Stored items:
%%

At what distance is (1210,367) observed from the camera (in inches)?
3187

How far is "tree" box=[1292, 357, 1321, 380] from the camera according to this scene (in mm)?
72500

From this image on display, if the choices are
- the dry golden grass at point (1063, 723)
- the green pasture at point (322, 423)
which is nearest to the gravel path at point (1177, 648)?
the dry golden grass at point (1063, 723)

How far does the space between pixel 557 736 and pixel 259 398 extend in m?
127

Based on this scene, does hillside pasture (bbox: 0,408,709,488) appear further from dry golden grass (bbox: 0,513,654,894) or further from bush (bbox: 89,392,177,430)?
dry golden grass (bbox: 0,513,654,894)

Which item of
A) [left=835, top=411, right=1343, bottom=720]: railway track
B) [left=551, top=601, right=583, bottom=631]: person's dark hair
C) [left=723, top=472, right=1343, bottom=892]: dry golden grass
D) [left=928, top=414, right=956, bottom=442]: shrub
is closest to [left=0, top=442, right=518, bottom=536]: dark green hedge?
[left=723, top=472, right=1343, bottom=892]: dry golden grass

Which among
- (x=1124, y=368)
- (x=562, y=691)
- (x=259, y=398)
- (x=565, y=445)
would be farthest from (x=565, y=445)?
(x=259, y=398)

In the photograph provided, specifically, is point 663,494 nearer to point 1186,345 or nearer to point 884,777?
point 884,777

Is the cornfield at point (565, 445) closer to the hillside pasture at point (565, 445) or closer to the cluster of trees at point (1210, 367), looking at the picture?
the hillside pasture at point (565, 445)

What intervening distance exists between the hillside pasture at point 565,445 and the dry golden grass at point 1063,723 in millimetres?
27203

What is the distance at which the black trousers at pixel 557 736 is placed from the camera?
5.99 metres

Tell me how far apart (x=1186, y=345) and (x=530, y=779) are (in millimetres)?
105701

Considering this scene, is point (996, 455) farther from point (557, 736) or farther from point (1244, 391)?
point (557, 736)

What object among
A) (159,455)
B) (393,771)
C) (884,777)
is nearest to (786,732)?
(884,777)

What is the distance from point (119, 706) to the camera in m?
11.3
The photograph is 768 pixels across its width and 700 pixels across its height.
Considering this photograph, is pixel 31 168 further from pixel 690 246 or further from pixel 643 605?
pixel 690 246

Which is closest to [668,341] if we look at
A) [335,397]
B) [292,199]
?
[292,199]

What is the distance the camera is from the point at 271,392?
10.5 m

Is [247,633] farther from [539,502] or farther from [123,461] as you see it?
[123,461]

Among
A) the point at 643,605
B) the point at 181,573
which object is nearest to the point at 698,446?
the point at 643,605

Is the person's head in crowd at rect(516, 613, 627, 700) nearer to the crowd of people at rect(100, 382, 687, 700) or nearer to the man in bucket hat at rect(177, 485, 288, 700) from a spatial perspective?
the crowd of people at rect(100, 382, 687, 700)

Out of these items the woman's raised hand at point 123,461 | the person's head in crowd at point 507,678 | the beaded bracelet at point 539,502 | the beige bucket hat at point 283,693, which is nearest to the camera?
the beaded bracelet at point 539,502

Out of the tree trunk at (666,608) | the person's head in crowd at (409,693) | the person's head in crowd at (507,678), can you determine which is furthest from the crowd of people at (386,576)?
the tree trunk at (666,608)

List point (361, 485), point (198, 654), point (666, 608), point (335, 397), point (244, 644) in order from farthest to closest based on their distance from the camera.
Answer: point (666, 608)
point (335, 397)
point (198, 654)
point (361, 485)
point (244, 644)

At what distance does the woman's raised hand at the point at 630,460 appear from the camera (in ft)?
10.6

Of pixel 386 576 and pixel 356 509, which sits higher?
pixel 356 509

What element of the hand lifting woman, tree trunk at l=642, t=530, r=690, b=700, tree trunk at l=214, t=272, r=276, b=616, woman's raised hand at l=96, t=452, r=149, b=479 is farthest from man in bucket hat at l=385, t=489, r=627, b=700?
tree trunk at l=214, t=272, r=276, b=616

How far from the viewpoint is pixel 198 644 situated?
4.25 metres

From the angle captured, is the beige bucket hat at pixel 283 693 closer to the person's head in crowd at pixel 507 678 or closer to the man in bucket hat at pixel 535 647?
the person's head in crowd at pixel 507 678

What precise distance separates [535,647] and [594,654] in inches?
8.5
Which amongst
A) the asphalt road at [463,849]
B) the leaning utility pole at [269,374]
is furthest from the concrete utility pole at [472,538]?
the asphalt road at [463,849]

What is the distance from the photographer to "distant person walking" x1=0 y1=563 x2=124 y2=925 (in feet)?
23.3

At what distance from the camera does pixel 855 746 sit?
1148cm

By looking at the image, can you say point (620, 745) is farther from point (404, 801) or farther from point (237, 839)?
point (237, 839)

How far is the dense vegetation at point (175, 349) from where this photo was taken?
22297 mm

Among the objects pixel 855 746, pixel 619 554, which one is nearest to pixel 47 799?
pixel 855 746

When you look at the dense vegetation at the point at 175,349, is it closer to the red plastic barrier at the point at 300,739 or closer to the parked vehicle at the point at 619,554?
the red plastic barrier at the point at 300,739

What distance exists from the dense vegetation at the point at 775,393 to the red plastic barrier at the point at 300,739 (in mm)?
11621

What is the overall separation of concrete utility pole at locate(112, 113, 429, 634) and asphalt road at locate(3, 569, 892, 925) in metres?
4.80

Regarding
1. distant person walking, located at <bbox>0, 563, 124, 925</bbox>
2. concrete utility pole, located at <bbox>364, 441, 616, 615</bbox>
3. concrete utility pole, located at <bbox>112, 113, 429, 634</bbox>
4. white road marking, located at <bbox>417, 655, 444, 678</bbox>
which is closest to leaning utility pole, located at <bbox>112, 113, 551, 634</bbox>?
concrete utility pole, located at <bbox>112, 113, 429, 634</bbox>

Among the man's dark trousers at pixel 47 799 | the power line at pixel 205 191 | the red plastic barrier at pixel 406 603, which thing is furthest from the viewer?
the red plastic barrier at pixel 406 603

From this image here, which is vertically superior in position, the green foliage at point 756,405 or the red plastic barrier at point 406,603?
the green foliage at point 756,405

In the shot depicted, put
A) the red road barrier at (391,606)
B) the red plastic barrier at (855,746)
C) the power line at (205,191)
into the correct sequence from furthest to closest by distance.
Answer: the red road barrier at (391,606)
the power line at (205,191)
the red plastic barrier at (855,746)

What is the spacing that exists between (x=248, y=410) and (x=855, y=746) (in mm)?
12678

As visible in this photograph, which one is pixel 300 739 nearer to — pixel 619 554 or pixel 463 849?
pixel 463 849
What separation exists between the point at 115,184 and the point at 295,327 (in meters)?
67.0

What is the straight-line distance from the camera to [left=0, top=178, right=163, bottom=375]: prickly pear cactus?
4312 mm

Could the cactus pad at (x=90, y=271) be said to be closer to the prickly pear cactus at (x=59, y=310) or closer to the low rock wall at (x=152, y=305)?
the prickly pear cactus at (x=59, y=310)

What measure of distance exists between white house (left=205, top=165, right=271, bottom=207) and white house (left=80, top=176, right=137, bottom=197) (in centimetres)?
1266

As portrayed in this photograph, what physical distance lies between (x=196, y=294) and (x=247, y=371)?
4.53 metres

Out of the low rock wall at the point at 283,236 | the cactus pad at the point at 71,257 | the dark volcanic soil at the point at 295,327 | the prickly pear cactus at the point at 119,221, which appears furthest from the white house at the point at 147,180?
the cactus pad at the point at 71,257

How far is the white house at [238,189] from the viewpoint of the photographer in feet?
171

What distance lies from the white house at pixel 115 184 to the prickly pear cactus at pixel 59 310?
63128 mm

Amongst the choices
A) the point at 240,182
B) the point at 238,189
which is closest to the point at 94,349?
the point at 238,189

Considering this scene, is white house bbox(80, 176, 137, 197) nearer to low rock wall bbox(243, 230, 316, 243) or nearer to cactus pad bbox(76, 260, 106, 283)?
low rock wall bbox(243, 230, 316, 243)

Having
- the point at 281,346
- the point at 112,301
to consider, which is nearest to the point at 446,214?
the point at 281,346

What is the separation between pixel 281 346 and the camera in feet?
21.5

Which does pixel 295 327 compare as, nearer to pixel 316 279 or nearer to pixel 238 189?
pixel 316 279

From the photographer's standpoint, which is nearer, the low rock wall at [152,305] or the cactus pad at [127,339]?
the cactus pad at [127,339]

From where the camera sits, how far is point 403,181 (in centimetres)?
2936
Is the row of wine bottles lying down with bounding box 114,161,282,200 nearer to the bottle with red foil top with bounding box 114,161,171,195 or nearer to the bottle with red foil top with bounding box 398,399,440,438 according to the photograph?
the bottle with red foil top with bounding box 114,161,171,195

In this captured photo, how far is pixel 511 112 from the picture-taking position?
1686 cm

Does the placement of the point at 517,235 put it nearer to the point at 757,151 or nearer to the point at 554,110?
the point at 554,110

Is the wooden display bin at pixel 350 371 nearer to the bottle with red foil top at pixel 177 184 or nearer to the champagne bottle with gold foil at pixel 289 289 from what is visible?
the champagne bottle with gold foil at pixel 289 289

%%

DIRECTIVE: Everything from the line containing "What is the separation" through the last line of the records must be given again exactly; leave out all other lines.

WRITTEN SOLUTION:
What is the separation between pixel 281 346 and the camera in feet?
21.5

Which does pixel 295 327 compare as, nearer to pixel 316 279 or nearer to pixel 238 189?
pixel 316 279

From the photographer's standpoint, which is nearer, the low rock wall at [152,305] or the cactus pad at [127,339]?
the cactus pad at [127,339]

From where the camera sits, how far is point 403,181 (in centimetres)?
2936
Is the row of wine bottles lying down with bounding box 114,161,282,200 nearer to the bottle with red foil top with bounding box 114,161,171,195 or nearer to the bottle with red foil top with bounding box 398,399,440,438 according to the photograph?
the bottle with red foil top with bounding box 114,161,171,195

In this captured photo, how far is pixel 511 112 from the picture-taking position?
1686 cm

Does the placement of the point at 517,235 put it nearer to the point at 757,151 or nearer to the point at 554,110?
the point at 554,110

Is the wooden display bin at pixel 350 371 nearer to the bottle with red foil top at pixel 177 184 or nearer to the champagne bottle with gold foil at pixel 289 289 from what is visible?
the champagne bottle with gold foil at pixel 289 289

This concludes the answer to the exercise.